En substance, la DGCS a retenu que A._______ avait fait preuve d’un important manque de collaboration, dans la mesure où, malgré les demandes répétées du CSR, elle ne lui avait pas remis de preuves de ses recherches d’un logement, alors qu’elle séjournait déjà à l’hôtel B._______ depuis plus de deux ans. La DGCS a considéré qu’aucun élément du dossier ne permettait de retenir que le CSR, en refusant de continuer de prendre en charge les frais d’hôtel, aurait fait preuve d’arbitraire. Elle a relevé que l’intéressée ne contestait d’ailleurs pas le refus du CSR de prendre en charge ces frais, puisqu’elle admettait ne pas avoir séjourné dans la chambre de l'hôtel B._______ pendant cette période, en alléguant même que la chambre aurait été disponible pour une autre personne à partir du mois de juillet 2024. La recourante n’avait toutefois pas déménagé les affaires de sa chambre début juillet 2024 et celle-ci étant particulièrement encombrée, le personnel de l’hôtel n’avait pas pu tout déplacer à la cave. La recourante était ainsi seule responsable d’avoir occasionné des doubles frais dans la mesure où elle n’avait pas déménagé ses affaires, bloquant la chambre, tout en logeant dans un second hôtel.

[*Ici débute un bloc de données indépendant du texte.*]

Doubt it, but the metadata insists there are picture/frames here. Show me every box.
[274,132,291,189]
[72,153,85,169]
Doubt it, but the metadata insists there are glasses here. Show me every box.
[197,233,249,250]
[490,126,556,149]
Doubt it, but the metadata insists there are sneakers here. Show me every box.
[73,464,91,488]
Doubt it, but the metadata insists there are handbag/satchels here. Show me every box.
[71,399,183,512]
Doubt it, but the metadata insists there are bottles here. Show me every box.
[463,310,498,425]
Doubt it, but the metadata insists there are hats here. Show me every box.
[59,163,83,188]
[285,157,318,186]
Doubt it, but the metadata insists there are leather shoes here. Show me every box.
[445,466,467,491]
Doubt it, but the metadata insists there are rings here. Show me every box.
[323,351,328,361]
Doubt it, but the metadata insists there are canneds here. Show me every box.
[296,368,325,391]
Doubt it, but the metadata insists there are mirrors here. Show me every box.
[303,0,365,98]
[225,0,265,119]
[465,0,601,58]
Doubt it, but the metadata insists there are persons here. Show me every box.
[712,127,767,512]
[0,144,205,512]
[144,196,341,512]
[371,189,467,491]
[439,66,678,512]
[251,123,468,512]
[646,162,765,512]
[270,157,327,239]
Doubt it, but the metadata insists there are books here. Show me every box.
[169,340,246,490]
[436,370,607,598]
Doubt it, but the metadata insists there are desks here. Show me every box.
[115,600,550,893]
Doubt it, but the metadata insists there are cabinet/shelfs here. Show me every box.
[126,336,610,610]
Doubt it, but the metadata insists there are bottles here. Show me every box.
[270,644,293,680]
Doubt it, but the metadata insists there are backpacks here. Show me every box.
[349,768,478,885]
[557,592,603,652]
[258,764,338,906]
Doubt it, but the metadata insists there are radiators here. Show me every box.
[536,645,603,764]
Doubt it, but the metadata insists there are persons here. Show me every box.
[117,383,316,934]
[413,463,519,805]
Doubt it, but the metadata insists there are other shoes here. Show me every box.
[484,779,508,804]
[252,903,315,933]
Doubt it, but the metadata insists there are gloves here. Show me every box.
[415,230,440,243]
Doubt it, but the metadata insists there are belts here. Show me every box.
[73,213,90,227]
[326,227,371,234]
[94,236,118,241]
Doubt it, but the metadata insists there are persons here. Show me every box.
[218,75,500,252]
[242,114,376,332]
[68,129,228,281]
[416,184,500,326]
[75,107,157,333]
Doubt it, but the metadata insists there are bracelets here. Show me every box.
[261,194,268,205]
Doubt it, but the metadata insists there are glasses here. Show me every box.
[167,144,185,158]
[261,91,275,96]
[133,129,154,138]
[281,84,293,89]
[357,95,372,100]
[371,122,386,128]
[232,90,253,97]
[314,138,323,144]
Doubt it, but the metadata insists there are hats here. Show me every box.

La DGCS a ainsi confirmé le devoir de restitution de A._______ s'agissant des frais de l'hôtel B._______ pour les mois de juillet et août 2024.

La DGCS a en revanche considéré que A._______ n’avait pas à payer les frais de sa chambre d’hôtel pour le mois de juin 2024, dans la mesure où les décisions d’octroi d’aide exceptionnelle ne lui avaient jamais été envoyées, de sorte qu’elle n’avait pas précisément connaissance des dates de prise en charge, et où elle n’avait été informée que par lettre du 7 juin 2024 que la prise en charge de ses frais d'hôtel n'avait été validée que jusqu'au 31 mai 2024. Il paraissait dès lors arbitraire de lui demander de s'organiser pour trouver un autre logement sans encourir de frais alors que le délai de prise en charge fixé par le CSR était déjà dépassé.

La DGCS a confirmé que A._______ n'avait pas droit à la prise en charge des frais de l’hôtel C._______, le CSR ne lui ayant donné aucune garantie à ce sujet. La DGCS a toutefois tenu compte du fait que la recourante s’était retrouvée sans logement en l’espace d’un mois - la lettre de fin de prise en charge ayant été envoyée le 7 juin 2024 et l’accès à la chambre d’hôtel B._______ ayant été bloqué le 4 juillet 2024 - et qu’en tant que bénéficiaire de l’aide sociale, elle avait droit à la prise en charge de ses frais de logement (ordinaires, soit hors hôtel) en juillet et en août 2024, selon le barème applicable. La DGCS a considéré que, compte tenu de ces circonstances, l’intéressée, ayant logé dans le canton de Vaud, avait droit, durant les mois de juillet et août 2024, à la prise en charge de frais de logement équivalant au montant maximum admis pour un loyer dans la région, soit 1'010 francs par mois. Elle n’avait en revanche aucune raison de loger à l’hôtel C._______ jusqu’au 8 septembre 2024, puisqu’elle disposait de son studio depuis le 1er septembre 2024, dont les frais étaient pris en charge par le CSR. La DGCS a dès lors alloué un montant de 2'020 francs (2 x 1'010 francs) à l’intéressée pour les mois de juillet et août 2024, en précisant que ce montant devait être déduit du montant à restituer de 2'810 francs, en raison des frais occasionnés à l’hôtel B._______. Elle a dès lors réformé la décision du CSR en ce sens que A._______ est tenue à la restitution d’un montant réduit à 789 francs (2'810 – 2'020).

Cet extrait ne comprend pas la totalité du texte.